Rich landed his first mechanic job in Burlington, NJ at Mills Harley Davidson. He was diligent and exacting in his profession. Rich was a victim of a drunk-driver accident while test-driving a bike repair on March 3, 1983. This severed his left arm. Rich remained undaunted and continued to ride once healed. He then became a Road Captain for the Thunderguard Motorcycle Club, Norristown chapter.
Beginning in 2008, Rich earned his 1st black belt in karate, studying under Grandmaster Jeff and Sue Everetts at the International Hosinsul Federation School of Self Defense.in Olean, NY.
God is the only one who can define our purpose on this earth. Humans try through tangible accomplishments typically. We build things, then notify as many as possible. We achieve economic success, then buy the things that communicate it. Sometimes we give. But oftentimes when we do things for others; it is not for that person's benefit but for our own egos and mental resumes.

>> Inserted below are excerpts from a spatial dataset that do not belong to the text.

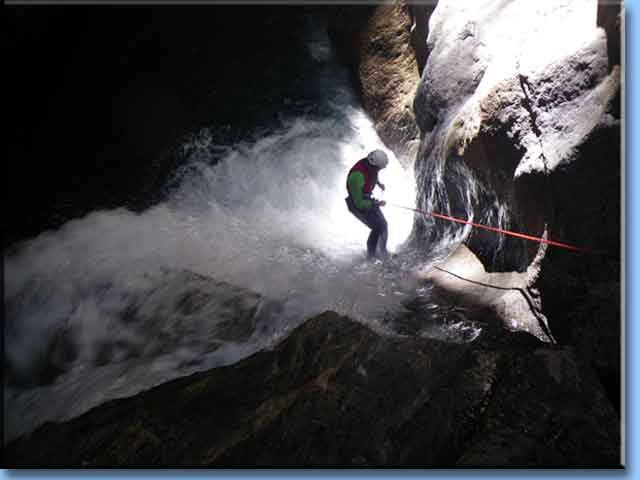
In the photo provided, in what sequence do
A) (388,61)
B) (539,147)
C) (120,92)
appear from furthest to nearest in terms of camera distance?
(120,92), (388,61), (539,147)

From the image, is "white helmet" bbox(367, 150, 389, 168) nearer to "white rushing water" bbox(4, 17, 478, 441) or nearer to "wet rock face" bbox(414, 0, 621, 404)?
"wet rock face" bbox(414, 0, 621, 404)

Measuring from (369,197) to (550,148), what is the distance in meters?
2.47

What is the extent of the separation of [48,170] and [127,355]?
162 inches

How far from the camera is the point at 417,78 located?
21.2 feet

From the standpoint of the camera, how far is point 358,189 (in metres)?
4.91

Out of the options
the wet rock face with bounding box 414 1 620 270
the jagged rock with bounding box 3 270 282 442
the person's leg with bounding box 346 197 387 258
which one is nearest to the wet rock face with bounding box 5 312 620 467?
the jagged rock with bounding box 3 270 282 442

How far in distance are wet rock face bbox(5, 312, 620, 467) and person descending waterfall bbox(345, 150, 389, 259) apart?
9.00ft

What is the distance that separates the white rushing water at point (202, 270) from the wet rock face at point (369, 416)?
0.65m

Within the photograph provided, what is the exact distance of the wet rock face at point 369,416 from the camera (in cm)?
174

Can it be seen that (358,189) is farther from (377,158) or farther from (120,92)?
(120,92)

Anyone who knew Rich, knew that his presence would provide them with gifts of peace, love, encouragement, laughs, smiles cool new ideas, thoughts and aspirations. But the crazy part is, he never knew. If you could ask him one last question and say – do you know how much people adored being around you? He would probably be more bewildered than speechless.

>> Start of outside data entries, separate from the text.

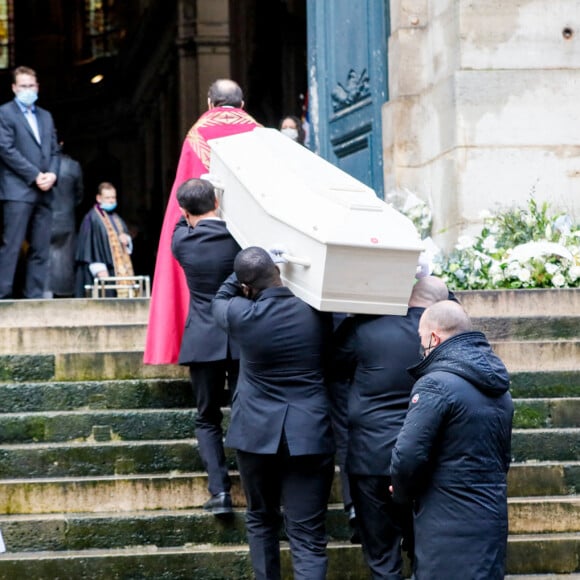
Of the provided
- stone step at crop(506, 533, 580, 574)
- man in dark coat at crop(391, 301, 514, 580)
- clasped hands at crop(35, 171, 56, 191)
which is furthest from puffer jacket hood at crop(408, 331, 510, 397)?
clasped hands at crop(35, 171, 56, 191)

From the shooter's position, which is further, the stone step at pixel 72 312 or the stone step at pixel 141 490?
the stone step at pixel 72 312

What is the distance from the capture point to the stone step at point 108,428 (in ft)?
28.3

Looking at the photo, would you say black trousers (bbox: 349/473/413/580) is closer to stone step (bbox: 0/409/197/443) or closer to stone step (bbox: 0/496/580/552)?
stone step (bbox: 0/496/580/552)

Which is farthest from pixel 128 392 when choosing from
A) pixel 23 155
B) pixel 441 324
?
pixel 441 324

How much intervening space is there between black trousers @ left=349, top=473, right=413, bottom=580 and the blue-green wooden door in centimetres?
628

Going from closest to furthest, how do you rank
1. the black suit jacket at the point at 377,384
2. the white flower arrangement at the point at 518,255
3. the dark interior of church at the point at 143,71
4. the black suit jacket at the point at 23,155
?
the black suit jacket at the point at 377,384
the white flower arrangement at the point at 518,255
the black suit jacket at the point at 23,155
the dark interior of church at the point at 143,71

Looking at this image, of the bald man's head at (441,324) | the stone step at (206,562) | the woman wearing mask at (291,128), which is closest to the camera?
the bald man's head at (441,324)

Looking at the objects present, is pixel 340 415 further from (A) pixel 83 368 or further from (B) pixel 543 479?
(A) pixel 83 368

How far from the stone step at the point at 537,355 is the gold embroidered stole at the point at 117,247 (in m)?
6.61

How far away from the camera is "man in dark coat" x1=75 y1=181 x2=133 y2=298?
15.2m

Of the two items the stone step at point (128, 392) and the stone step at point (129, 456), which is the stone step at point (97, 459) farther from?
the stone step at point (128, 392)

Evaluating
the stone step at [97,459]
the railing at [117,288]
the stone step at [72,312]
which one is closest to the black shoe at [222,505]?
the stone step at [97,459]

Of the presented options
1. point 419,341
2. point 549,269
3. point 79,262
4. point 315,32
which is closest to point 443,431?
point 419,341

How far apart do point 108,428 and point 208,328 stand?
113cm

As God is our ultimate judge, we must look at ourselves in our physical presence and decide if we are aiding in his purpose for us, or if we are failing. Richard Moore succeeded. How do we know? The scorecard tells us. Anyone he met in passing, through brotherhoods or friendships, or members of his family were better for having him in their lives. And we are all God’s children. God needed him to do more of that in a greater capacity with Him.

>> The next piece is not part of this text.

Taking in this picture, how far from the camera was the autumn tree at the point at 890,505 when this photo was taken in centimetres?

Rich spoke regularly about the pain he could feel in his arm even though it was severed in that motorcycle accident. He said it was like he could feel the pain in the space where the limb was. And it was excruciating. Similarly, that gave him the ability to feel your pain. You will never meet someone who understood your struggle more than Rich – without even saying a thing to him. He just knew. And he cared, maybe more than you did about your own situation. The next time any of us will get close to that understanding of us again is when we get greeted into heaven by the Almighty.
“Cool man” or “cool sister”. You knew his ending phrase. It summed up your talk with him. Always leaving it on a positive note. Your coolest phone call of the day. After you heard “cool”, you knew the rest of the day was going to be okay.
So, you know the example you must meet as you walk the rest of your path before you meet God. As long as we all do what’s really in God’s interest...after you hear Richard Moore say “cool man” or “cool sister” this one last time. We must aim to be more like him, so our true reply to his famous ending phrase can be – cool Rich. See you later.